重俊しげとし、次の戦は白地城だ。彼の地を任されている大西おおにし覚養かくようをこちらに寝返らせよ。出来なければ攻め込むぞ」

「攻め込む・・・。よろしいのですか?未だ幕府からの命は解けておりませぬが?」

「幕府の後ろ盾である三好と敵対している俺が、幕府の言葉を聞いていれば格好がつかぬ。それよりも今が大大名であった三好家を切り取る好機なのだ。これを逃す手はない」

「かしこまりました。ですができる限りはやってみましょう。大西覚養の調略、この重俊にお任せを」

「あぁ、俺を悪人にしてくれるな」

「はっ」


 覚養は未だにその立場をハッキリとさせてはいない。長治なのか、存保なのか。

 いずれにせよ、四国の統一を目指す俺からすれば邪魔であるとしか言えない。

 時勢を読めぬ者は滅びるまでよ。三好も、将軍家もな。




 京 一色政孝


 1571年春


 皺が多いもののしっかりと整えられた白髪の男。俺が最初にそう称した男の名は三好長逸といった。

 そう後世で三好三人衆と呼ばれる者達の一角であり、御共衆の1人だ。

 そんな男が、真夜中の誰も出歩かぬような時間に俺の滞在していた館へとやって来たわけである。


「夜分に申し訳ありませぬな」

「・・・たしかに時間を考えて欲しいとは思うが、このような時間でなければ話せぬ内容であると言うことは理解させていただきました。それでいったい何用なのでしょうか?」


 俺はあえて警戒心を隠すこと無く長逸にそう問いかけた。

 このような場、誰にも知られるわけにはいかない。当然であろう。


「実はお願いしたきことがございましてな。こうしてやって来た次第にございます」

「お願い?しかし時間も時間。そういうことである、と?」

「その通りにございます」


 長逸は大きく頷いた。俺としてはあまり危険な橋を渡りたくはない。

 基本的に関与することがない京での事であれば尚更だ。だが長逸という三好の重臣と関係を築くことが今後全く不要であるかと言われればそれもまた分からない。

 故に話だけは聞いてみようと思う。まったく話にならないようなお願いであれば、突っぱねれば問題は無い。だがもし、もし今川家に利のあるような話であれば聞いてみる価値はある。

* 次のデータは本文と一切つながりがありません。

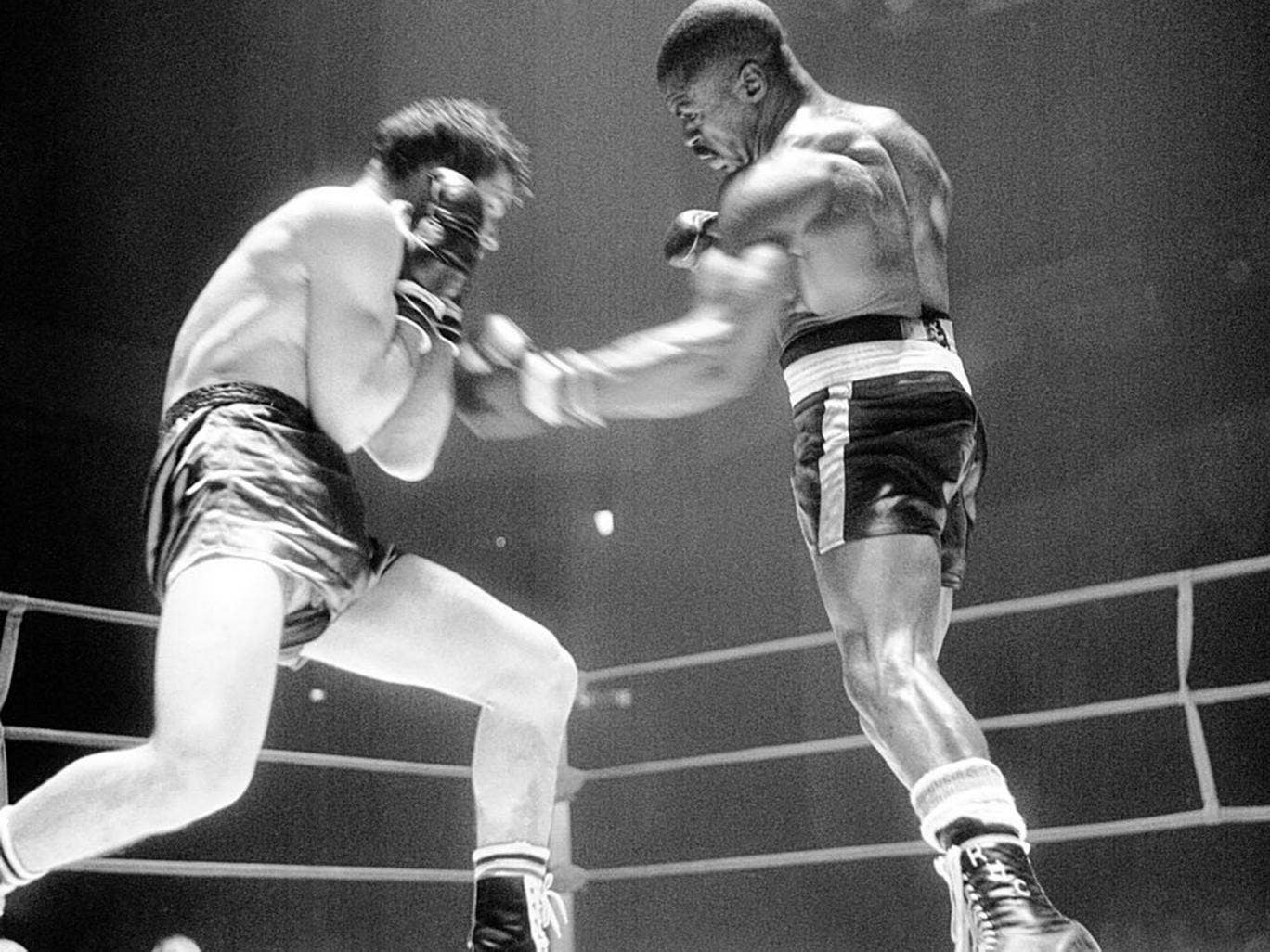 Carter, right, on his way to knocking out the Italian boxer Fabio Bettini in Paris in 1965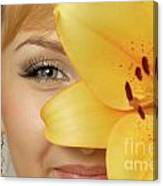 Beautiful Young Woman With A Yellow Lily Canvas Print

「ご存じであるとは思うが、今三好家は割れておるのです。それも3つに」

「畿内の三好長治様、河内の三好義継様、讃岐の十河存保様と阿波の細川真之様でありましたか?よくもこう細かく分裂しているものにございます。しかしそれでもなお、三好家として1つの大名家は形成されている。いや義継様は最早別勢力ですか」

「まことによくご存じで。その通り。ですが1つ大きな問題が生じたのです」

「問題とは?」

「阿波・讃岐両国とも、別々の大名家が背後にいるようで・・・」

「三好としては再度の統一を図りたいが、迂闊なことをすればその背後にいる者たちとも戦になりかねないと?しかしそれは俺の、いや今川の知るところではない。正直に言えば勝手にして貰いたい話だ」

「此度儂が内密に一色殿の元へとやって来たのには、それなりの理由がある。一色殿が保護している商人の利権に直結する事態が起きた故」


 俺としてはもう寝たい。有意義な会談も期待出来ず、早々に切り上げて帰って貰おうと思ったのだが、商人の利権に関わることなどと言われれば嫌でも引き戻される。

 これも悲しき領主の性なのであろうか。


「ハァ・・・、話を聞きましょうか」

「毛利と伊予の河野家でとある約定が交わされたのです。瀬戸内における両国の海域を抜ける際には、村上家による厳重な立ち入り調査があった上で莫大な通過料払う必要が出来ました。毛利も河野も商いがしたいわけでは無く、不審な船の往来を辞めさせようとしているのです。ですが商人からすれば、土佐の南を回り込んで抜けるよりも瀬戸内を抜けた方が、西国各地に行くには近い」

「讃岐に影響力を及ぼしているのは毛利であると?」

「または陸続きとなっている河野。どちらにせよ讃岐にまで勢力を伸ばされれば、商いに大きな影響を与えるでしょう。一色殿にとってはそれは望まぬ事であるのではありませぬか?」


 たしかにそうだ。高瀬も言っていたが、毛利領にも一色保護下の船は出入りしている。莫大な通行料に面倒な立ち入り調査を経て西国に向かわなければならないのであれば、商人は西国へ向かうことを避け始めるであろう。

 ただし現状はそこまでだ。いやたしかに影響はあるであろうが、商人達は新たな儲け話を探すだけ。

 だが勢力を拡大されたときに生じる問題はあった。

 讃岐が抑えられる。つまり播磨方面へと船を出すためには、金を払う必要が出てくる危険性だ。


「聞いておりますぞ。一色領では随分と鉄製農具の生産が活発であるとか。その鉄は随分と昔より播磨の物を買われているのでしたな。困りましょうな、船を入れられなくなるのは」


 脅されているのだとわかった。いや、長逸に脅されているわけではない。だが間接的にはそれとほとんど同義である。


「私に何を求められるので?」

「織田殿に口利きをお願いしたい。公方様は平島公方家の家系にて今後の将軍職を継承されようとされてはいるが、後ろ盾である我らがこうも弱まればそれも叶わぬ。故に万が一の際には、儂が責任を持って義秋様の入京を手伝う故、今は我らの力になってほしい。とな」

「私には出来ることと出来ないことがございます。ですがそれとなく氏真様にお伝えすることくらいは出来ましょう」

「それでもよい。正直に言えば最早我らはこれ以上戦えぬ。各地に戦線を持ち、みな疲弊しているのだ。だが公方様を担ぎ上げた今は決してその弱みを見せることは出来ぬ。公方様のためにもな」

「その想い、確かに受け取りました」

「かたじけないな。このような老体の無茶な話を聞いて貰って」


 そう言い残すと長逸は帰って行った。しかし本当に如何したものか。

 今の話がただの時間稼ぎである可能性は十分にあり得る。未だ栄衆からは、四国方面の情報が何も寄せられていないので嘘か本当かの判断も出来ない。


「信長の上洛を待つほか無いか」


 信長が義助と語り、どう感じるか。それ次第のようにも思える。いや、本心を言えばどうなるかなど最早わかりはしないのだがな。